Mike stepped back so Subs could have a look. With his thumb, Subs inched up the mains, heard the hum right away, pulled them back down.
“Grounding.”
Mike looked nervously to the bar, making sure his boss wasn’t already here, watching.
Subs motioned for Mike to follow. They traced the snake along the floor to the stage where Subs immediately noted the AC cable taking an unauthorized side trip.
“Who plugged this in over here?”
“I dunno, there was a big band last night, they were moving stuff around, messing with everything.”
“Was it humming then?”
“Maybe?”
Subs pulled the AC cable from the lighting outlet, replugged it where it was meant to be.
“The mixer and amp need the same power source,” he said, matter-of-factly.
They walked back to the board. Subs pulled up the mains. No hum.

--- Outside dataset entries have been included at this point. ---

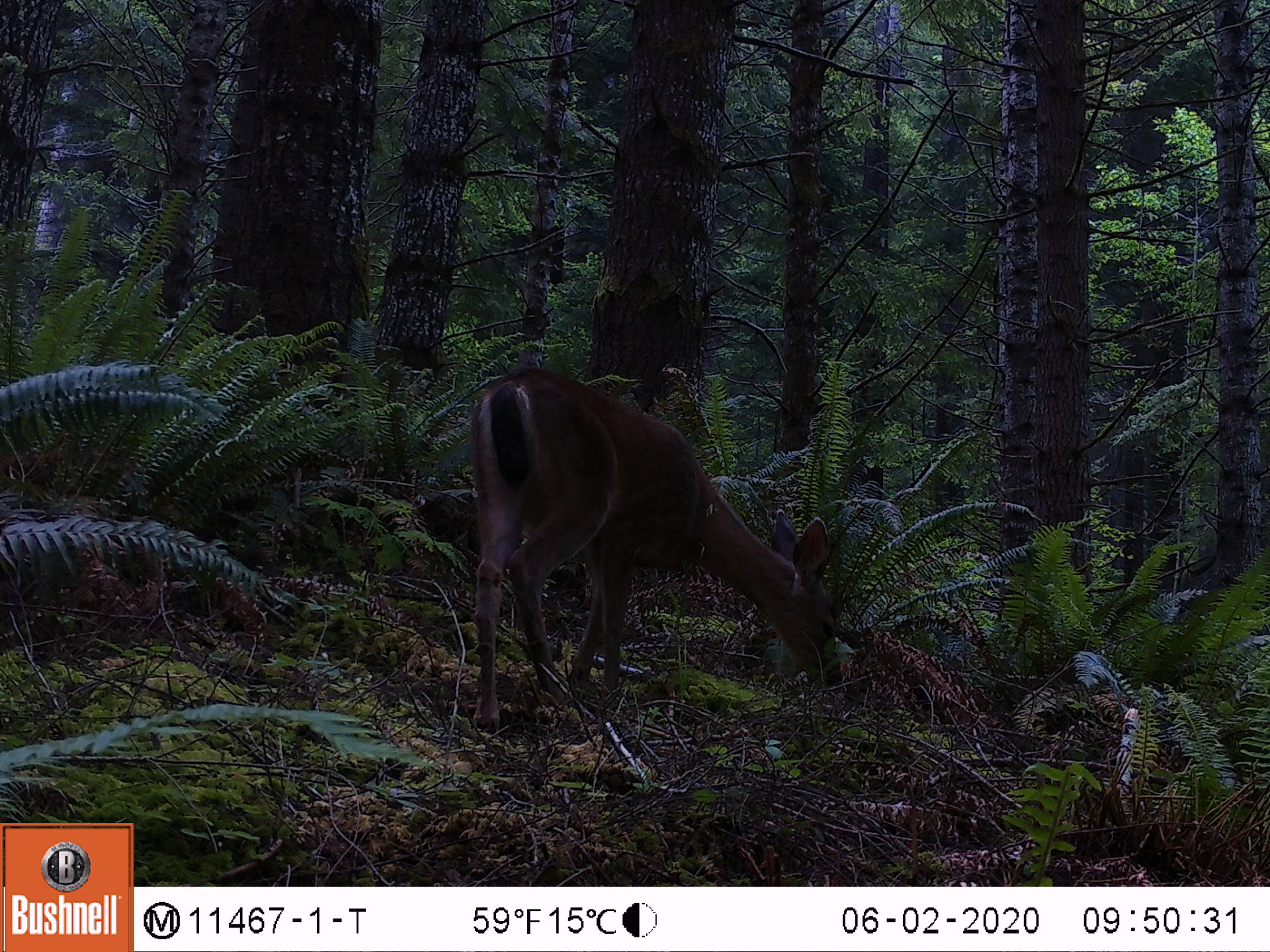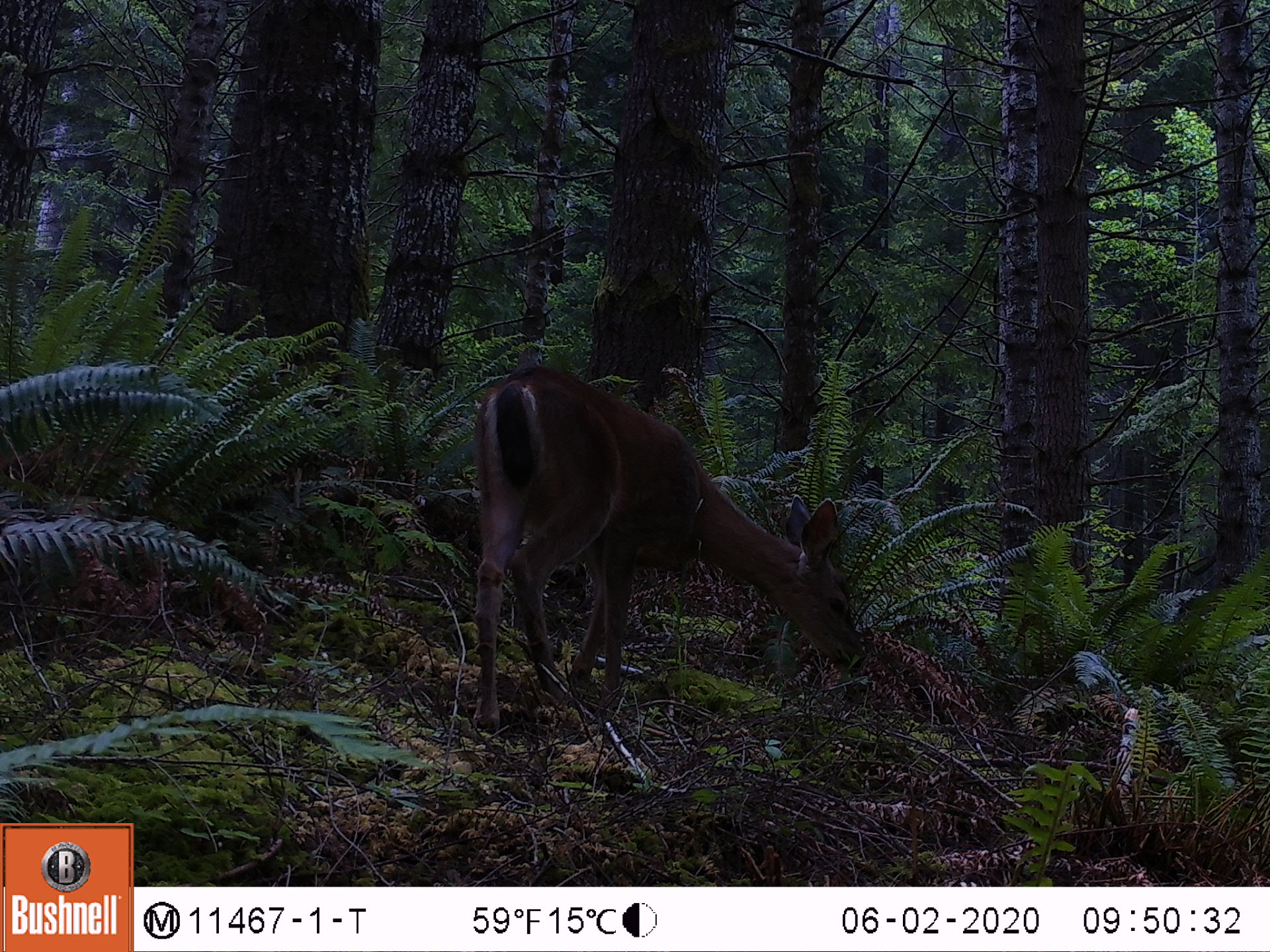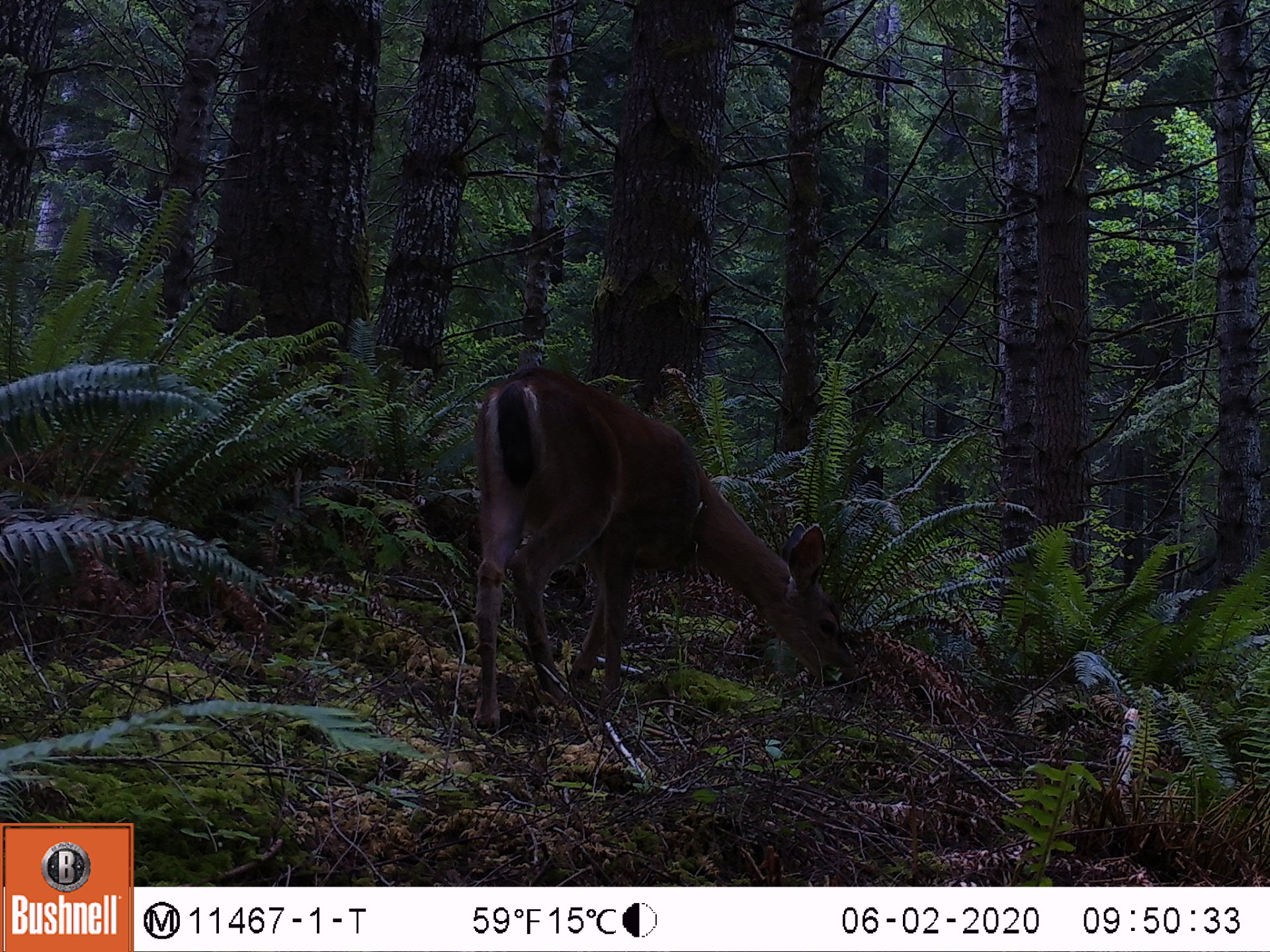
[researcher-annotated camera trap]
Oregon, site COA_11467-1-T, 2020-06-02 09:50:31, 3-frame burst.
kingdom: Animalia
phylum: Chordata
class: Mammalia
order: Artiodactyla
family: Cervidae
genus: Odocoileus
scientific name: Odocoileus hemionus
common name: black-tailed deer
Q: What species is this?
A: Black-tailed deer (Odocoileus hemionus).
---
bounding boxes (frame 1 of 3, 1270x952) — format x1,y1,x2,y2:
black-tailed deer: 459,351,858,741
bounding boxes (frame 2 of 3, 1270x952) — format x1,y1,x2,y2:
black-tailed deer: 461,353,867,752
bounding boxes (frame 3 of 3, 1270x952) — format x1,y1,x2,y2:
black-tailed deer: 466,362,849,748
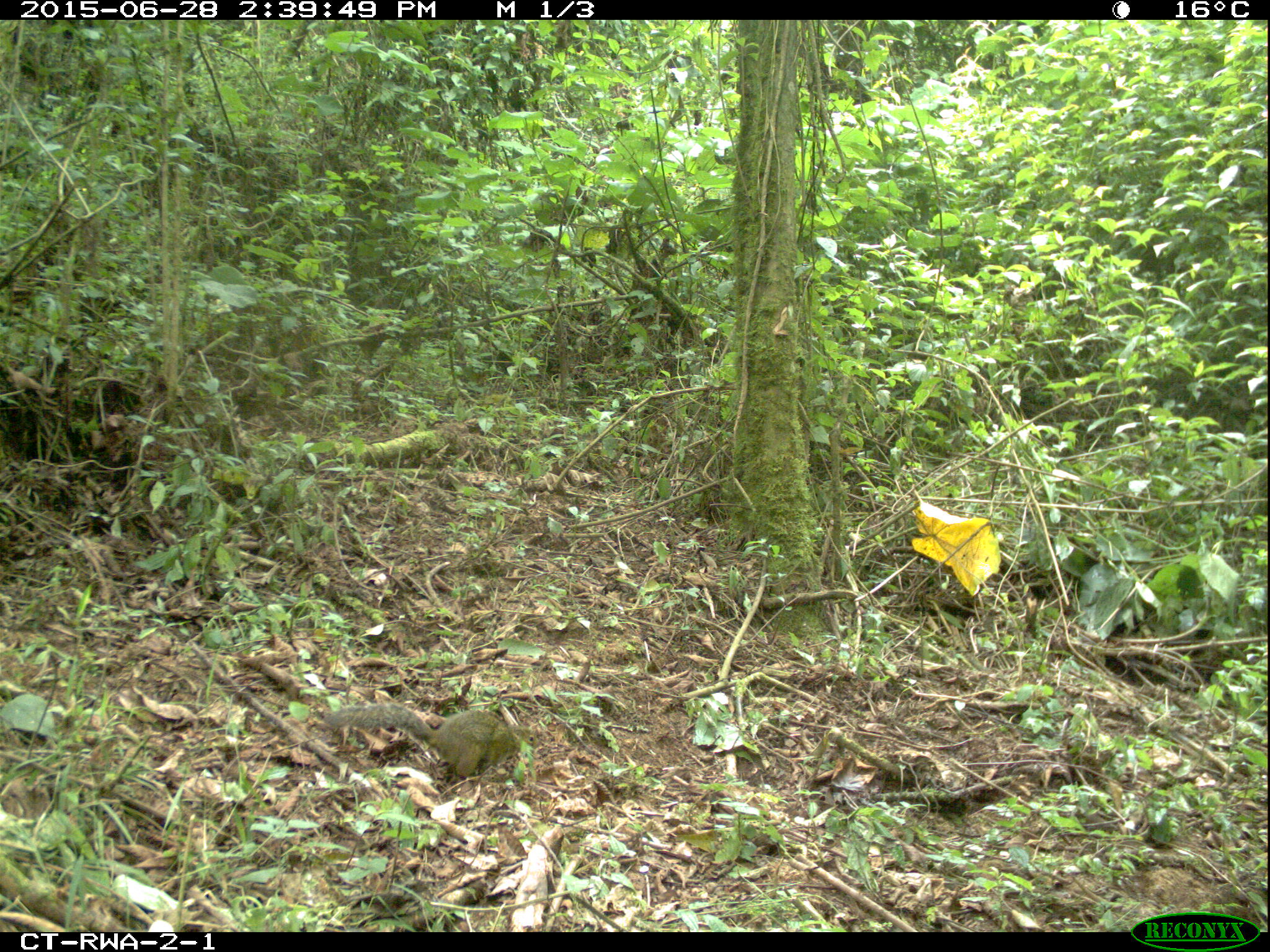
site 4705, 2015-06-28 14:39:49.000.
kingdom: Animalia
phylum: Chordata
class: Mammalia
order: Rodentia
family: Sciuridae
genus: Funisciurus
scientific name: Funisciurus carruthersi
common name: carruther's mountain squirrel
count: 1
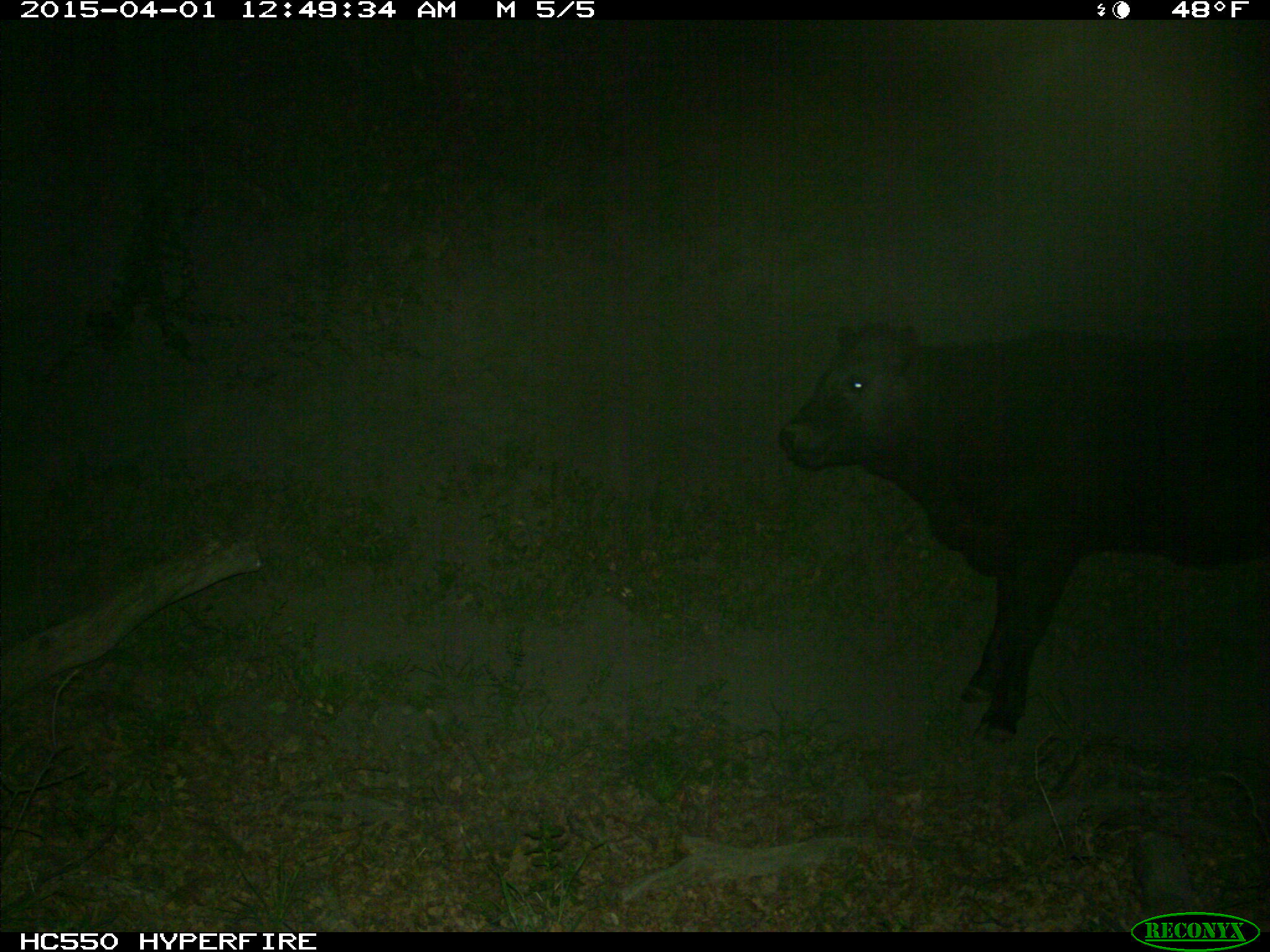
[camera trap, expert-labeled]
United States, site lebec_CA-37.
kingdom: Animalia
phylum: Chordata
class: Mammalia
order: Artiodactyla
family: Bovidae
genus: Bos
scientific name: Bos taurus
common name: domestic cow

“Man, can’t thank you enough. How’m I gonna manage?”
“You’ll manage.”
The kid was going to have to figure things out as they came up, the list of unknown knowns was just way too long to impart. Good luck when those bottom speakers start crackling. If it was a mild autumn, maybe Subs would be back before the mice moved into the cabinets for the winter.
# # #
WICKER PARK, CHICAGO
Pre-tour wiggle room in Ron Wozniak’s Day Planner was at thirty percent, but it looked like he’d be spending most of it in the cellphone store on Western Ave.
He plunked his brand new flip phone on the glass counter.
“I drove to Champaign last weekend,” he said, “the battery kept draining, like, every forty minutes.”
The salesman picked up the flip phone, turned it over once, as if regarding it from the outside could tell him anything. He placed it back down on the counter.
“Probably you have on roam,” the salesman said in what sounded like a Polish accent.
“Yes, I need to roam, I’m heading out on tour next week.”
“Roam is no problem. Weak signal is problem.”
“So what do I do about weak signal?”
“You stay in Chicago,” the salesman said.
Wozniak gave him a look. This was the same guy who convinced him to trade in his old phone last week. That last one was a brick, but at least it worked.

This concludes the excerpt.